_Work to do_
Transcribe all of the records below verbatim, omitting the pictures.

_Dataset excerpts_
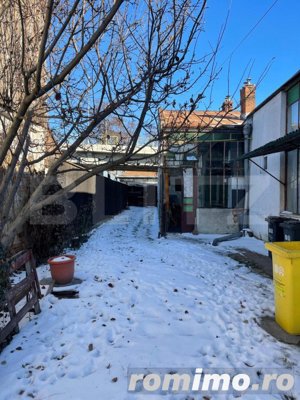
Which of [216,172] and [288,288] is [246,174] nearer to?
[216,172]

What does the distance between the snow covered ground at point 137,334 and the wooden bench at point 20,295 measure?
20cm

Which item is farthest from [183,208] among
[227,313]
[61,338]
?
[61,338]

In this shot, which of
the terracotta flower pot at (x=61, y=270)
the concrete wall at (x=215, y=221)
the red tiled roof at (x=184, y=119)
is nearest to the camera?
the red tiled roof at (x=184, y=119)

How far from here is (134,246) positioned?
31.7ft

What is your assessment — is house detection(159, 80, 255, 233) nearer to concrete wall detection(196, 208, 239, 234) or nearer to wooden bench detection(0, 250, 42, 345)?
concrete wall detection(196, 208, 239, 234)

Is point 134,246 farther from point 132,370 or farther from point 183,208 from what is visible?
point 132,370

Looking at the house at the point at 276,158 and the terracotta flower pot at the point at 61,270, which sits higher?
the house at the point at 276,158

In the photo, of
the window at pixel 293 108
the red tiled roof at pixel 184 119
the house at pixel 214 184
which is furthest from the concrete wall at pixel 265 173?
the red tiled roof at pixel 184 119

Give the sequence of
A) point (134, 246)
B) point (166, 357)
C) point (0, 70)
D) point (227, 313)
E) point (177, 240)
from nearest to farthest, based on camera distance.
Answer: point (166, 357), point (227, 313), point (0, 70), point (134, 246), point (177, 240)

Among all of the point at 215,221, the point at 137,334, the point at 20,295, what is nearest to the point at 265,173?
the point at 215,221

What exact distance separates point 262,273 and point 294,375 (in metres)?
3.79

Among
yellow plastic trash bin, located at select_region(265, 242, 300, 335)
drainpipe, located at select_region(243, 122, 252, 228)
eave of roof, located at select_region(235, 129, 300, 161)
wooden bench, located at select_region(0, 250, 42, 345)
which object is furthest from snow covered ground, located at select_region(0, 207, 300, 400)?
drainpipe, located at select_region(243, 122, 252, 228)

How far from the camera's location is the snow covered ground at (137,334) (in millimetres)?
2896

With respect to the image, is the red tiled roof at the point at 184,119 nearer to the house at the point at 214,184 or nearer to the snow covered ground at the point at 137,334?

_Task answer_
Which of [216,172] and [288,288] is [246,174] nearer to?
[216,172]

What does the distance between the snow covered ground at point 137,334 and the wooden bench at point 20,295 measure?
20cm

Which item is farthest from [183,208] among
[227,313]
[61,338]
?
[61,338]

In this shot, which of
the terracotta flower pot at (x=61, y=270)
the concrete wall at (x=215, y=221)
the red tiled roof at (x=184, y=119)
is nearest to the camera?
the red tiled roof at (x=184, y=119)

How far from here is (134,246) positioned?
31.7ft

What is your assessment — is house detection(159, 80, 255, 233) nearer to concrete wall detection(196, 208, 239, 234) or nearer to wooden bench detection(0, 250, 42, 345)?
concrete wall detection(196, 208, 239, 234)

Is point 134,246 farther from point 132,370 or farther from point 183,208 from what is visible?
point 132,370

Looking at the house at the point at 276,158 and the terracotta flower pot at the point at 61,270, which sits higher?
the house at the point at 276,158

In the photo, of
the window at pixel 293 108
the red tiled roof at pixel 184 119
the house at pixel 214 184
which is furthest from the concrete wall at pixel 265 173?
the red tiled roof at pixel 184 119

Give the sequence of
A) point (134, 246)
B) point (166, 357)
C) point (0, 70)
D) point (227, 313)
E) point (177, 240)
from nearest to farthest, based on camera distance.
Answer: point (166, 357), point (227, 313), point (0, 70), point (134, 246), point (177, 240)

Among all of the point at 215,221, the point at 137,334, the point at 20,295, what is nearest to the point at 265,173?
the point at 215,221

What exact distance separates point 262,273 and point 294,375 (in metres)?
3.79

Among
yellow plastic trash bin, located at select_region(265, 242, 300, 335)
drainpipe, located at select_region(243, 122, 252, 228)
eave of roof, located at select_region(235, 129, 300, 161)
wooden bench, located at select_region(0, 250, 42, 345)
which object is furthest from snow covered ground, located at select_region(0, 207, 300, 400)?
drainpipe, located at select_region(243, 122, 252, 228)

How far from the camera's location is the snow covered ground at (137,334) (in millimetres)?
2896

With respect to the image, is the red tiled roof at the point at 184,119 nearer to the house at the point at 214,184 or nearer to the snow covered ground at the point at 137,334?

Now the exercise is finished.